YOUR ASSIGNMENT> Apart from the pictures, every entry below must be given again exactly.

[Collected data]
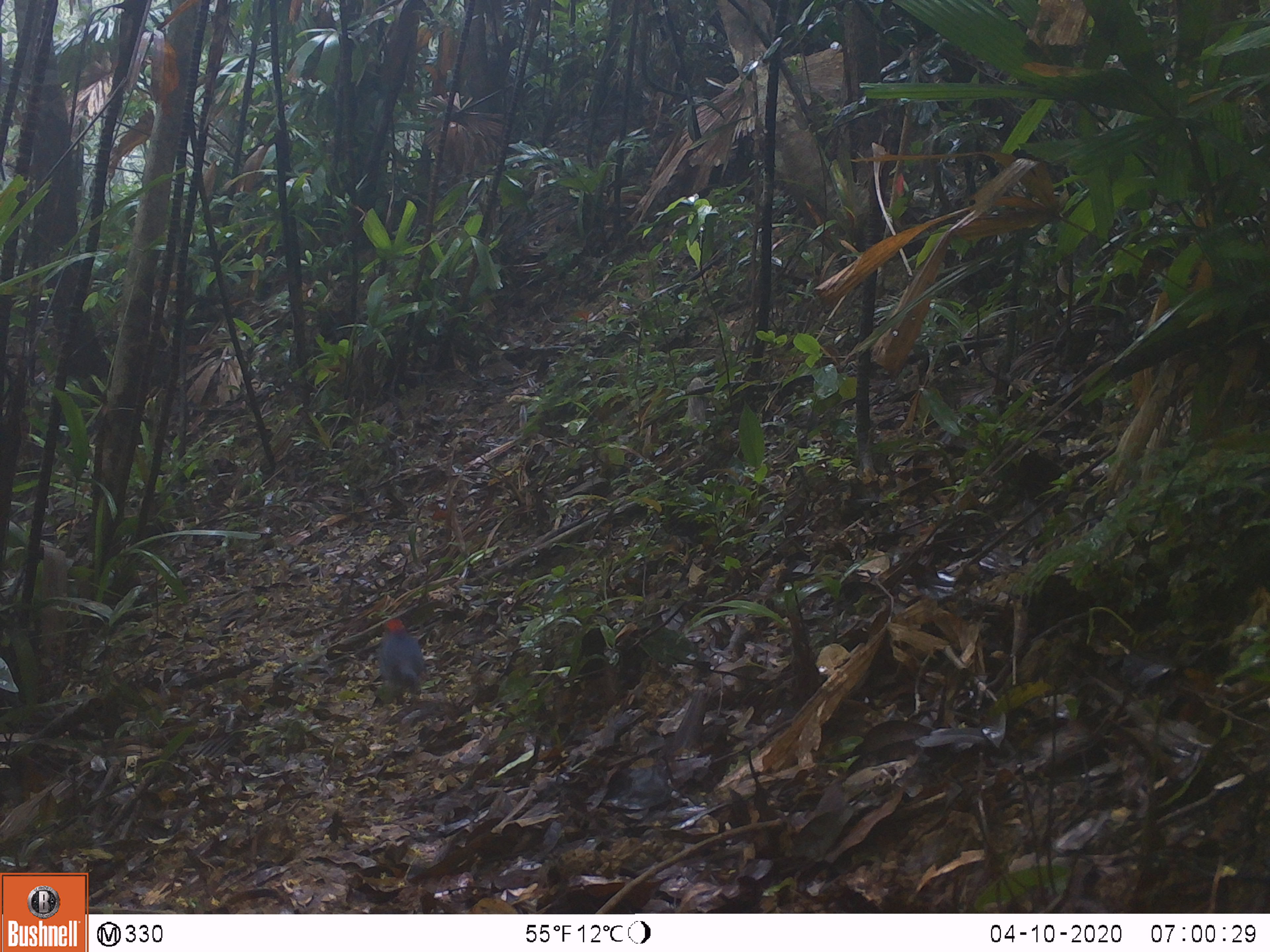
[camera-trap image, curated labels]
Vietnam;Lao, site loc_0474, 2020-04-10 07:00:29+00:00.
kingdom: Animalia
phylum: Chordata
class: Aves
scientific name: Aves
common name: bird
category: unidentified bird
Unidentified bird (bird) (Aves). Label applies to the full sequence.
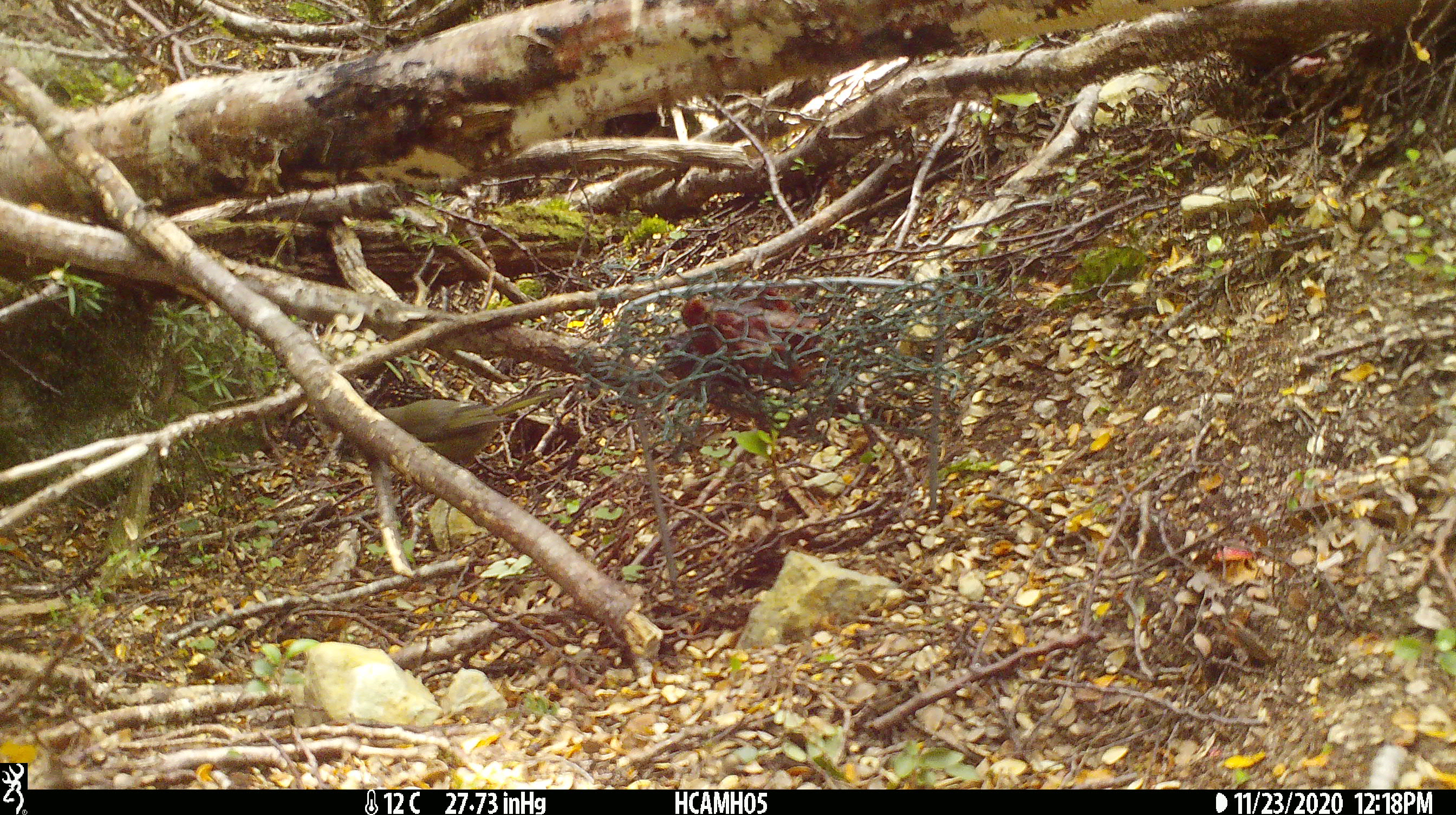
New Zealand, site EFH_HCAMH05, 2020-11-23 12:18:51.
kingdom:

OUTPUT BELOW>
[camera-trap image, curated labels]
Vietnam;Lao, site loc_0474, 2020-04-10 07:00:29+00:00.
kingdom: Animalia
phylum: Chordata
class: Aves
scientific name: Aves
common name: bird
category: unidentified bird
Unidentified bird (bird) (Aves). Label applies to the full sequence.
New Zealand, site EFH_HCAMH05, 2020-11-23 12:18:51.
kingdom:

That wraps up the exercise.